What is needed: The entries below must be reproduced exactly; their pictures are not part of the copy.

Entries shown:
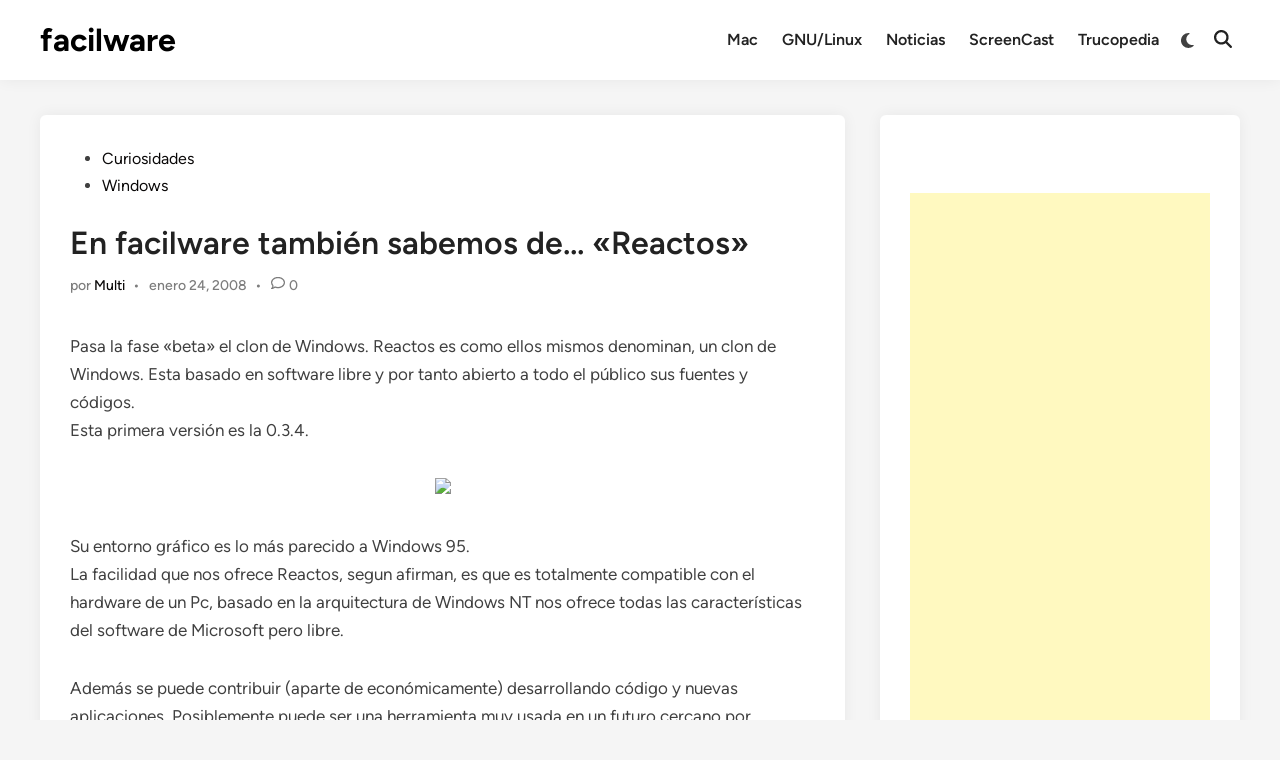

--- FILE ---
content_type: text/html; charset=utf-8
request_url: https://www.google.com/recaptcha/api2/aframe
body_size: 268
content:
<!DOCTYPE HTML><html><head><meta http-equiv="content-type" content="text/html; charset=UTF-8"></head><body><script nonce="m5PaJAY6iWUG0uxxj_3lBA">/** Anti-fraud and anti-abuse applications only. See google.com/recaptcha */ try{var clients={'sodar':'https://pagead2.googlesyndication.com/pagead/sodar?'};window.addEventListener("message",function(a){try{if(a.source===window.parent){var b=JSON.parse(a.data);var c=clients[b['id']];if(c){var d=document.createElement('img');d.src=c+b['params']+'&rc='+(localStorage.getItem("rc::a")?sessionStorage.getItem("rc::b"):"");window.document.body.appendChild(d);sessionStorage.setItem("rc::e",parseInt(sessionStorage.getItem("rc::e")||0)+1);localStorage.setItem("rc::h",'1766087888127');}}}catch(b){}});window.parent.postMessage("_grecaptcha_ready", "*");}catch(b){}</script></body></html>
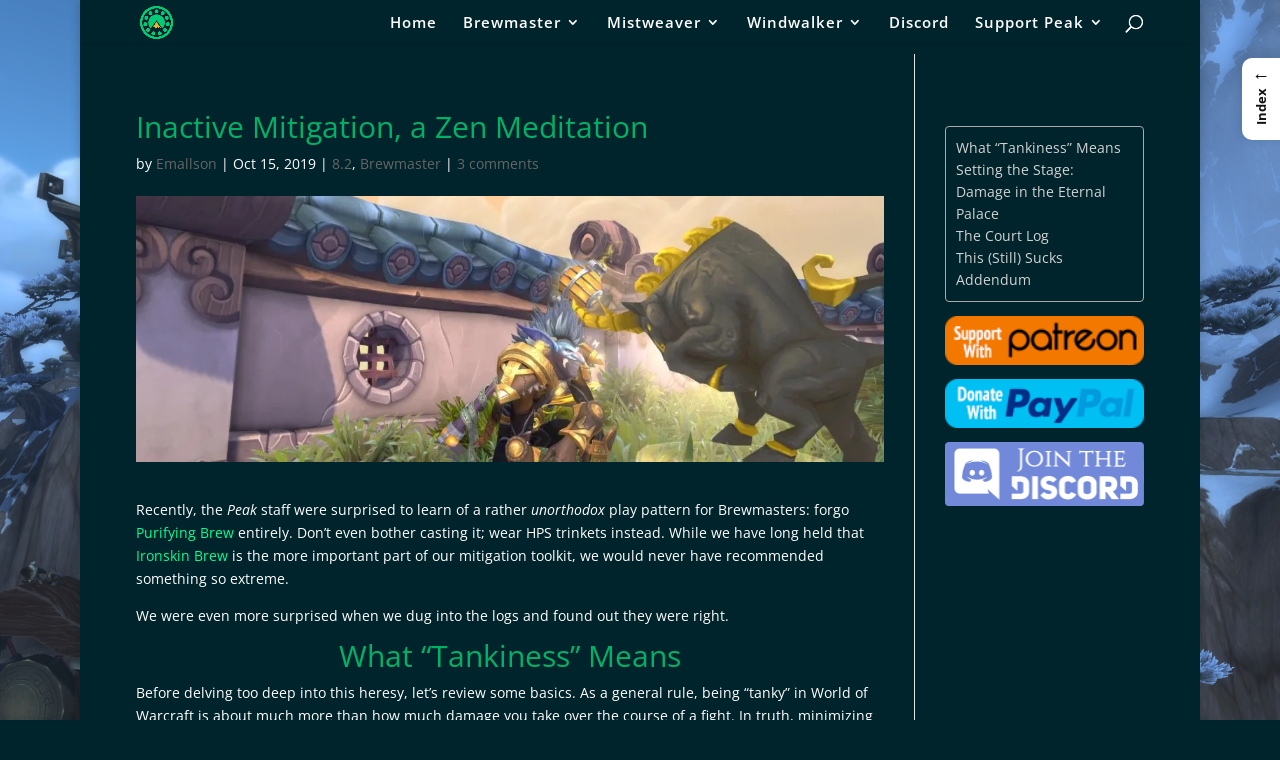

--- FILE ---
content_type: text/html; charset=utf-8
request_url: https://www.google.com/recaptcha/api2/aframe
body_size: 267
content:
<!DOCTYPE HTML><html><head><meta http-equiv="content-type" content="text/html; charset=UTF-8"></head><body><script nonce="RMiCXNlWu1Q_P1f2i4Yvjg">/** Anti-fraud and anti-abuse applications only. See google.com/recaptcha */ try{var clients={'sodar':'https://pagead2.googlesyndication.com/pagead/sodar?'};window.addEventListener("message",function(a){try{if(a.source===window.parent){var b=JSON.parse(a.data);var c=clients[b['id']];if(c){var d=document.createElement('img');d.src=c+b['params']+'&rc='+(localStorage.getItem("rc::a")?sessionStorage.getItem("rc::b"):"");window.document.body.appendChild(d);sessionStorage.setItem("rc::e",parseInt(sessionStorage.getItem("rc::e")||0)+1);localStorage.setItem("rc::h",'1769204042724');}}}catch(b){}});window.parent.postMessage("_grecaptcha_ready", "*");}catch(b){}</script></body></html>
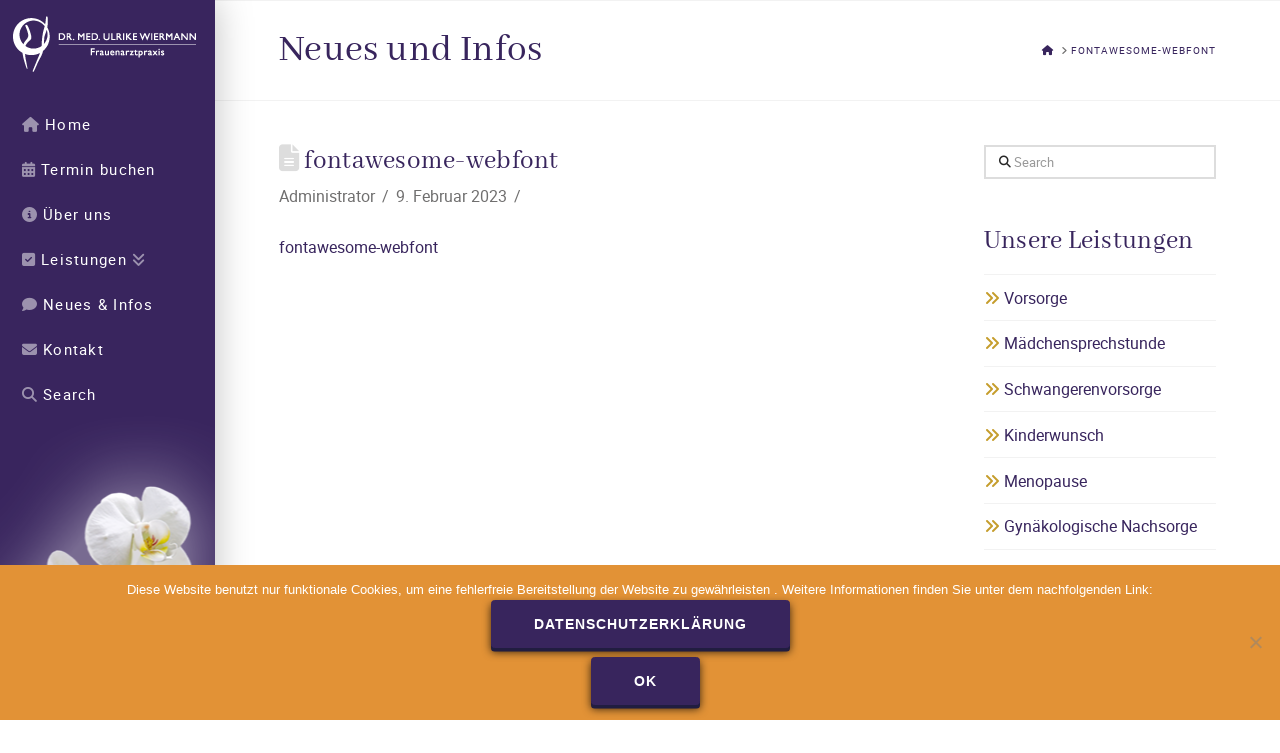

--- FILE ---
content_type: text/css
request_url: https://frauenarzt-germering.de/wp-content/themes/x-child/style.css?ver=10.7.10
body_size: 3234
content:
/*

Theme Name: X &ndash; Child Theme
Theme URI: http://theme.co/x/
Author: Themeco
Author URI: http://theme.co/
Description: Make all of your modifications to X in this child theme.
Version: 1.0.1
Template: x

*/
@font-face {
    font-family: 'Abhaya Libre';
    src: url('fonts/AbhayaLibre-Regular-webfont.woff') format('woff');
    font-weight: 400;
    font-style: normal;
}
@font-face {
    font-family: 'Roboto';
    src: url('fonts/roboto-regular-web.woff') format('woff');
    font-weight: 300;
    font-style: normal;
}

body, .x-raw-content, .x-text, .mu-a.x-text {
	font-family: "Roboto", Arial !important;
	font-weight: 300 !important;
}
h1,h2,h3,h4,h5,h6, .h-custom-headline {
	font-family: 'Abhaya Libre', serif !important;
	letter-spacing: 0.01em !important;
}

h1.x-text-content-text-primary {
	position:relative;	
	overflow: hidden;
}
h1.x-text-content-text-primary span {
  padding-bottom: 2px;
  display: inline-block;
  position: relative;
}
h1.x-text-content-text-primary span::before, h1.x-text-content-text-primary span::after {
  content: "";
  position: absolute;
  top: 50%;
  height: 2px;
  width: 9999px;
  display: block;
  margin-top: -1px;
  background-color: #e5e5e5;
}
h1.x-text-content-text-primary span::before {
  right: 100%;
  margin-right: 0.5em;
}
h1.x-text-content-text-primary span::after {
  left: 100%;
  margin-left: 0.5em;
}

a:focus, select:focus, input[type="file"]:focus, input[type="radio"]:focus, input[type="submit"]:focus, input[type="checkbox"]:focus {
    outline: none !important;
    outline-offset: 0;
}

.widget_nav_menu .menu-item i.x-framework-icon { display:none; }

/*Footer*/
.x-colophon bottom {
	background-color: #e29136;
}

/*Logo Kontakt*/
.logo-small {
	width:330px;
}
/*Logo i.d. Navigation*/
.x-navbar .x-brand {
	margin-top:15px;
	margin-left:10px;
}

/*Links im Text*/
.x-text a:hover {
	color:#e29136;
}

/*Seiten*/
.page-header-img {
	background-position: center center !important;
}
.page-header-logo {
	height:150px;
}
.page-header-logo a {
	float:right;
}
.page-header-logo img {
	width:100%;
	max-width:300px;
	height:auto;
	margin-top:30px;
}
.mts {/* h2 icon Text Home*/
	margin-top: 0.5em !important;	
}
.hNoma {/* <h> keine margin*/
	margin: 0px !important;	
}
.period-yellow {
	color:#e29136;
}
.h-custom-headline {
    line-height: 1.2;
}
.link-weiss a {
	color:#ffF;	
}
.cs-ta-justify {
    text-align: left !important;
}

.clear {
	height: 0px;
	font-size: 1px;
	line-height: 0px;
	clear:both !important;
	float:none !important;
}

/*Navigation links - Orchidee*/
.x-navbar-fixed-left {
	background:url(images/orchidee_HG.png) center bottom no-repeat;
}
.x-menu-item-search a {
	content: "Suche";
}

/*Blog/News*/
.x-recent-posts
.x-recent-posts-img {
	float:right;
	width:15%;
	padding-bottom: 11.25% !important;	
}

/*Men�s hover*/
.x-widget-area ul.menu li a:hover, 
.x-navbar ul.x-nav  a:hover,
.widget_nav_menu ul.menu li a:hover {
	color: #e29136 !important;
}

@media (max-width: 979px){
	/*Logo i.d. Navigation*/
	.x-navbar .x-brand {
		margin-left:-10px !important;
	}
	.x-navbar .x-brand img {
		width:186px !important;
	}
	/*Orchidee Nav*/
	.x-navbar-fixed-left {
		background:url(images/orchidee_HG_small.png) right top no-repeat;
	}
}

--- FILE ---
content_type: text/javascript
request_url: https://frauenarzt-germering.de/wp-content/themes/x-child/js/scripts.js?ver=1.0
body_size: 326
content:
jQuery(document).ready(function(){
	
	/*Google-Analytics stoppen (Link Datenschutzseite)*/
	/*jQuery(".gaOptout").click(function(a){
		a.preventDefault();
		gaOptout();
		// Opt-out function
		function gaOptout() {
		  var gaProperty = 'UA-45107679-13';
		  var disableStr = 'ga-disable-' + gaProperty;
		  document.cookie = disableStr + '=true; expires=Thu, 31 Dec 2099 23:59:59 UTC; path=/';
		  window[disableStr] = true;
		  alert('Google Analytics wurde deaktiviert');
		}	
	});*/
		
});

Exercise solution:
--- FILE ---
content_type: text/html; charset=utf-8
request_url: https://www.google.com/recaptcha/api2/aframe
body_size: 268
content:
<!DOCTYPE HTML><html><head><meta http-equiv="content-type" content="text/html; charset=UTF-8"></head><body><script nonce="m5PaJAY6iWUG0uxxj_3lBA">/** Anti-fraud and anti-abuse applications only. See google.com/recaptcha */ try{var clients={'sodar':'https://pagead2.googlesyndication.com/pagead/sodar?'};window.addEventListener("message",function(a){try{if(a.source===window.parent){var b=JSON.parse(a.data);var c=clients[b['id']];if(c){var d=document.createElement('img');d.src=c+b['params']+'&rc='+(localStorage.getItem("rc::a")?sessionStorage.getItem("rc::b"):"");window.document.body.appendChild(d);sessionStorage.setItem("rc::e",parseInt(sessionStorage.getItem("rc::e")||0)+1);localStorage.setItem("rc::h",'1766087888127');}}}catch(b){}});window.parent.postMessage("_grecaptcha_ready", "*");}catch(b){}</script></body></html>

--- FILE ---
content_type: text/html; charset=utf-8
request_url: https://www.google.com/recaptcha/api2/aframe
body_size: 267
content:
<!DOCTYPE HTML><html><head><meta http-equiv="content-type" content="text/html; charset=UTF-8"></head><body><script nonce="RMiCXNlWu1Q_P1f2i4Yvjg">/** Anti-fraud and anti-abuse applications only. See google.com/recaptcha */ try{var clients={'sodar':'https://pagead2.googlesyndication.com/pagead/sodar?'};window.addEventListener("message",function(a){try{if(a.source===window.parent){var b=JSON.parse(a.data);var c=clients[b['id']];if(c){var d=document.createElement('img');d.src=c+b['params']+'&rc='+(localStorage.getItem("rc::a")?sessionStorage.getItem("rc::b"):"");window.document.body.appendChild(d);sessionStorage.setItem("rc::e",parseInt(sessionStorage.getItem("rc::e")||0)+1);localStorage.setItem("rc::h",'1769204042724');}}}catch(b){}});window.parent.postMessage("_grecaptcha_ready", "*");}catch(b){}</script></body></html>

--- FILE ---
content_type: text/css
request_url: https://frauenarzt-germering.de/wp-content/themes/x-child/style.css?ver=10.7.10
body_size: 3234
content:
/*

Theme Name: X &ndash; Child Theme
Theme URI: http://theme.co/x/
Author: Themeco
Author URI: http://theme.co/
Description: Make all of your modifications to X in this child theme.
Version: 1.0.1
Template: x

*/
@font-face {
    font-family: 'Abhaya Libre';
    src: url('fonts/AbhayaLibre-Regular-webfont.woff') format('woff');
    font-weight: 400;
    font-style: normal;
}
@font-face {
    font-family: 'Roboto';
    src: url('fonts/roboto-regular-web.woff') format('woff');
    font-weight: 300;
    font-style: normal;
}

body, .x-raw-content, .x-text, .mu-a.x-text {
	font-family: "Roboto", Arial !important;
	font-weight: 300 !important;
}
h1,h2,h3,h4,h5,h6, .h-custom-headline {
	font-family: 'Abhaya Libre', serif !important;
	letter-spacing: 0.01em !important;
}

h1.x-text-content-text-primary {
	position:relative;	
	overflow: hidden;
}
h1.x-text-content-text-primary span {
  padding-bottom: 2px;
  display: inline-block;
  position: relative;
}
h1.x-text-content-text-primary span::before, h1.x-text-content-text-primary span::after {
  content: "";
  position: absolute;
  top: 50%;
  height: 2px;
  width: 9999px;
  display: block;
  margin-top: -1px;
  background-color: #e5e5e5;
}
h1.x-text-content-text-primary span::before {
  right: 100%;
  margin-right: 0.5em;
}
h1.x-text-content-text-primary span::after {
  left: 100%;
  margin-left: 0.5em;
}

a:focus, select:focus, input[type="file"]:focus, input[type="radio"]:focus, input[type="submit"]:focus, input[type="checkbox"]:focus {
    outline: none !important;
    outline-offset: 0;
}

.widget_nav_menu .menu-item i.x-framework-icon { display:none; }

/*Footer*/
.x-colophon bottom {
	background-color: #e29136;
}

/*Logo Kontakt*/
.logo-small {
	width:330px;
}
/*Logo i.d. Navigation*/
.x-navbar .x-brand {
	margin-top:15px;
	margin-left:10px;
}

/*Links im Text*/
.x-text a:hover {
	color:#e29136;
}

/*Seiten*/
.page-header-img {
	background-position: center center !important;
}
.page-header-logo {
	height:150px;
}
.page-header-logo a {
	float:right;
}
.page-header-logo img {
	width:100%;
	max-width:300px;
	height:auto;
	margin-top:30px;
}
.mts {/* h2 icon Text Home*/
	margin-top: 0.5em !important;	
}
.hNoma {/* <h> keine margin*/
	margin: 0px !important;	
}
.period-yellow {
	color:#e29136;
}
.h-custom-headline {
    line-height: 1.2;
}
.link-weiss a {
	color:#ffF;	
}
.cs-ta-justify {
    text-align: left !important;
}

.clear {
	height: 0px;
	font-size: 1px;
	line-height: 0px;
	clear:both !important;
	float:none !important;
}

/*Navigation links - Orchidee*/
.x-navbar-fixed-left {
	background:url(images/orchidee_HG.png) center bottom no-repeat;
}
.x-menu-item-search a {
	content: "Suche";
}

/*Blog/News*/
.x-recent-posts
.x-recent-posts-img {
	float:right;
	width:15%;
	padding-bottom: 11.25% !important;	
}

/*Men�s hover*/
.x-widget-area ul.menu li a:hover, 
.x-navbar ul.x-nav  a:hover,
.widget_nav_menu ul.menu li a:hover {
	color: #e29136 !important;
}

@media (max-width: 979px){
	/*Logo i.d. Navigation*/
	.x-navbar .x-brand {
		margin-left:-10px !important;
	}
	.x-navbar .x-brand img {
		width:186px !important;
	}
	/*Orchidee Nav*/
	.x-navbar-fixed-left {
		background:url(images/orchidee_HG_small.png) right top no-repeat;
	}
}

--- FILE ---
content_type: text/javascript
request_url: https://frauenarzt-germering.de/wp-content/themes/x-child/js/scripts.js?ver=1.0
body_size: 326
content:
jQuery(document).ready(function(){
	
	/*Google-Analytics stoppen (Link Datenschutzseite)*/
	/*jQuery(".gaOptout").click(function(a){
		a.preventDefault();
		gaOptout();
		// Opt-out function
		function gaOptout() {
		  var gaProperty = 'UA-45107679-13';
		  var disableStr = 'ga-disable-' + gaProperty;
		  document.cookie = disableStr + '=true; expires=Thu, 31 Dec 2099 23:59:59 UTC; path=/';
		  window[disableStr] = true;
		  alert('Google Analytics wurde deaktiviert');
		}	
	});*/
		
});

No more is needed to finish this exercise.